— STATED PROBLEM —
Tally the lines in the entries below that contain the word "which", counting only matches with the same capitalization. Reply with the number alone.
==*==
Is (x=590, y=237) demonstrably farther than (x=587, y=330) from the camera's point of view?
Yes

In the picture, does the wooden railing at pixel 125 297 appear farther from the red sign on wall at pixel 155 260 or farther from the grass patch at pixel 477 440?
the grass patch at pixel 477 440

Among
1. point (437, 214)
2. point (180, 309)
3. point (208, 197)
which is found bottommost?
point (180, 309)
==*==
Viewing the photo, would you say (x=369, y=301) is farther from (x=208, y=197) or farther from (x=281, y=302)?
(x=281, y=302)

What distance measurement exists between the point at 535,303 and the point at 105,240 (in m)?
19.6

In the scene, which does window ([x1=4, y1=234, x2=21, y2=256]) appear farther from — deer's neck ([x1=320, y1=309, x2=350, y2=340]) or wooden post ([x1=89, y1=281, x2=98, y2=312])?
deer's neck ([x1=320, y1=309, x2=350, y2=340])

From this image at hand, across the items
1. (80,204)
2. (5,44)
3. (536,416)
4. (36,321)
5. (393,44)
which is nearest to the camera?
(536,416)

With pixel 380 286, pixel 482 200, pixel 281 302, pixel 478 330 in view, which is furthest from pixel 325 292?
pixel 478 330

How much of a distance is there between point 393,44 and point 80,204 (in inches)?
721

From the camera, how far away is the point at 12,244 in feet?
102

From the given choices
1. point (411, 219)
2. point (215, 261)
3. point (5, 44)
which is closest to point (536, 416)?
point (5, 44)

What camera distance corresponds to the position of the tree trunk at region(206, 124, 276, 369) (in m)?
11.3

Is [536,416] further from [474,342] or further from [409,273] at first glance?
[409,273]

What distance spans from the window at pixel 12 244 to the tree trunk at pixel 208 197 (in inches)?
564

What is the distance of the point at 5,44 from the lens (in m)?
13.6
==*==
— RESPONSE FOR THIS EXERCISE —
5